Les bilans des missions d’observation varient : assez positif pour la mission de l’Organisation des Etats américains. Celle de l’Union européenne relève le manque de transparence dans certains aspects du scrutin, tout en estimant positive la phase du vote dans 85 % des 559 bureaux électoraux inspectés. Un processus correct et une atmosphère calme, pour les missions de Via Campesina (72 participants) et des réseaux sociaux mondiaux.

« Ils n’acceptent pas la défaite »

L’Alliance libérale – Rénovation sandiniste, dirigée par le propriétaire de radio Fabio Gadea, n’accepte pas les résultats et parle d’« une fraude généralisée ». Elle prône une mobilisation citoyenne contre la « dictature orteguiste » afin d’obtenir l’annulation du scrutin, un appel relayé par certains de ses alliés (dont des ex-membres du FSLN, Dora María Téllez et Mónica Baltodano). Une partie de la presse internationale a relayé les dénonciations des opposants, mais sans présenter les preuves concluantes d’une fraude.

**DONNÉES ENREGISTRÉES:**
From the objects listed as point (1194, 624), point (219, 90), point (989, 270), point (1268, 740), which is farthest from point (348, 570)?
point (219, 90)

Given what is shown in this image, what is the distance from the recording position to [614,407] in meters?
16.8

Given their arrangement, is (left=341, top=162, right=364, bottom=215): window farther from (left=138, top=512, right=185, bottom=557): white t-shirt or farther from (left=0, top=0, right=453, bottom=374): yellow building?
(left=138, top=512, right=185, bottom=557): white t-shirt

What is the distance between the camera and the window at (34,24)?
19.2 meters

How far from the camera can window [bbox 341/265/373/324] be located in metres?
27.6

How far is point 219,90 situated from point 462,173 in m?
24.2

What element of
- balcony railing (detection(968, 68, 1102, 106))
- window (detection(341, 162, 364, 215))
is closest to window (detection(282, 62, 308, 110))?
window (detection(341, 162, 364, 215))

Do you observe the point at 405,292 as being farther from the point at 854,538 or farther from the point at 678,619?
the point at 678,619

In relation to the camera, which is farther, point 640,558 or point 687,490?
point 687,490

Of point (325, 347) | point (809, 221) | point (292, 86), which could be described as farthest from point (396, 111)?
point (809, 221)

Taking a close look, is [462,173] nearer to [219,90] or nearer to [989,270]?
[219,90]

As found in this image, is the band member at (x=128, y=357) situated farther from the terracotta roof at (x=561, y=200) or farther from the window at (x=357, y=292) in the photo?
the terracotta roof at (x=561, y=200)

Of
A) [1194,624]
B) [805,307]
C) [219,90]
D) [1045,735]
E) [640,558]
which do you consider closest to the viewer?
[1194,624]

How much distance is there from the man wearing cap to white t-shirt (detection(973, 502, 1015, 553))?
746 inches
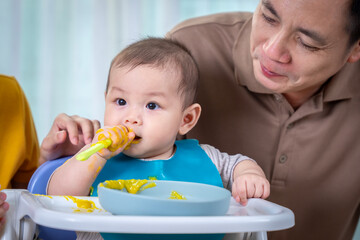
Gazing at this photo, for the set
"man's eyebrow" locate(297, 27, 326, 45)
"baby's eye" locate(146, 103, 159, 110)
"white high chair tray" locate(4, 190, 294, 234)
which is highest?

**CONSIGNE:** Reprenez, s'il vous plaît, le passage sur le scrutin et sa contestation par l'opposition, en enchaînant directement après sa dernière phrase.

**RÉPONSE FINALE:**
Malgré ses limites et d’éventuelles erreurs, le système électoral nicaraguayen a fait des pas substantiels. C’est l’un des rares pays du monde où chaque titulaire figure au registre électoral, non seulement avec son nom, mais aussi avec une photo. D’autre part, les autorités électorales ont accepté le remplacement de 19 000 scrutateurs (sur un total de 25 000) hors de la date prévue pour l’enregistrement définitif de ces derniers. Dans la majorité des bureaux de vote, outre les 6 responsables, étaient présents au moins 3 des 5 scrutateurs désignés par tous les partis en lice.

« Il ne savent pas accepter la défaite, comme nous l’avons fait en 1990 », souligna le mardi 8 novembre le président Ortega.

Approfondir les acquis

Dans son intervention, Daniel Ortega a souligné qu’il maintiendra son programme gouvernemental et ne profitera pas de sa majorité parlementaire pour imposer des changements radicaux. Il a rappelé que cette victoire renforce géopolitiquement les forces progressistes du continent.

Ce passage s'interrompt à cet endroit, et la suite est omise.